The company's operating system, with backing from nearly all the major mobile phone makers, is poised to become one of the major platforms in next-generation smartphones along with competitors such as Microsoft, Linux and PalmSource. Smartphones, which combine handheld computer-like features with conventional mobile phones, as yet only make up a small portion of the huge worldwide mobile market, but shipments are already approaching those of conventional PDAs.
The company's licensees, including Nokia, Sony Ericsson, Samsung, Motorola, Siemens and others, shipped 3.91 million Symbian OS handsets through September of this year, compared with 1.02 million units in the same period last year. The third quarter saw 1.23 million units shipped, the third consecutive quarter in which shipments have exceeded one million units, Symbian said.

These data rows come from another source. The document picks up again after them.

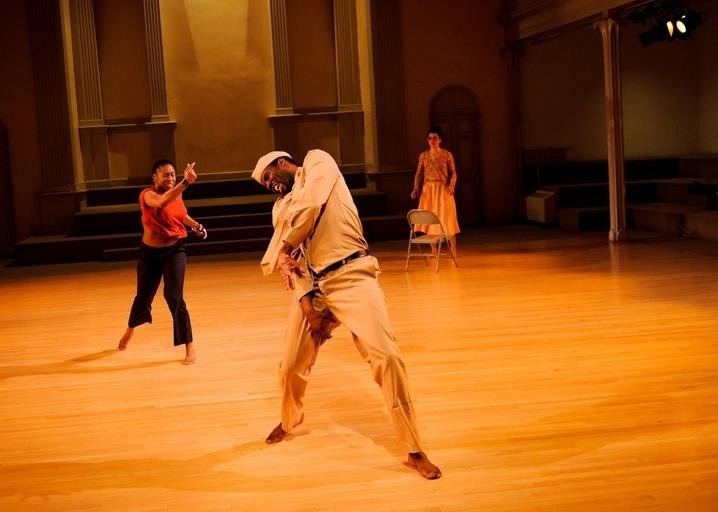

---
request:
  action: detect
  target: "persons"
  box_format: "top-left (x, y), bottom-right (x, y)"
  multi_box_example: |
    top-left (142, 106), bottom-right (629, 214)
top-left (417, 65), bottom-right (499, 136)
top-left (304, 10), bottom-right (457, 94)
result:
top-left (251, 148), bottom-right (443, 481)
top-left (410, 124), bottom-right (463, 266)
top-left (112, 158), bottom-right (207, 366)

The company saw a decline in its average royalty per handset, from $6.3 (£4) in the second quarter of 2003 to $5.7 in the third quarter, partly because licensees' royalties drop substantially after they ship two million units.
Symbian licensees have begun devoting more resources to Symbian devices over the past year. In Q3 there were 31 devices in development, compared with 16 the same quarter last year, Symbian said. Nine companies are actively developing Symbian products.
The company has powerful allies in its plan to dominate the smartphone industry, with most licensees taking a stake in the firm. However, critics have claimed that Nokia, the No. 1 handset maker, has gained too much control over the software company.
Earlier this month the UK's The Business weekly newspaper reported that Nokia is considering snapping up Psion, citing "an industry source with knowledge of Nokia's plans". The acquisition would give Nokia much greater control over Symbian than other stakeholders. Psion originally developed the Symbian OS for its handheld devices, under the name EPOC. Nokia has declined to comment on this rumour.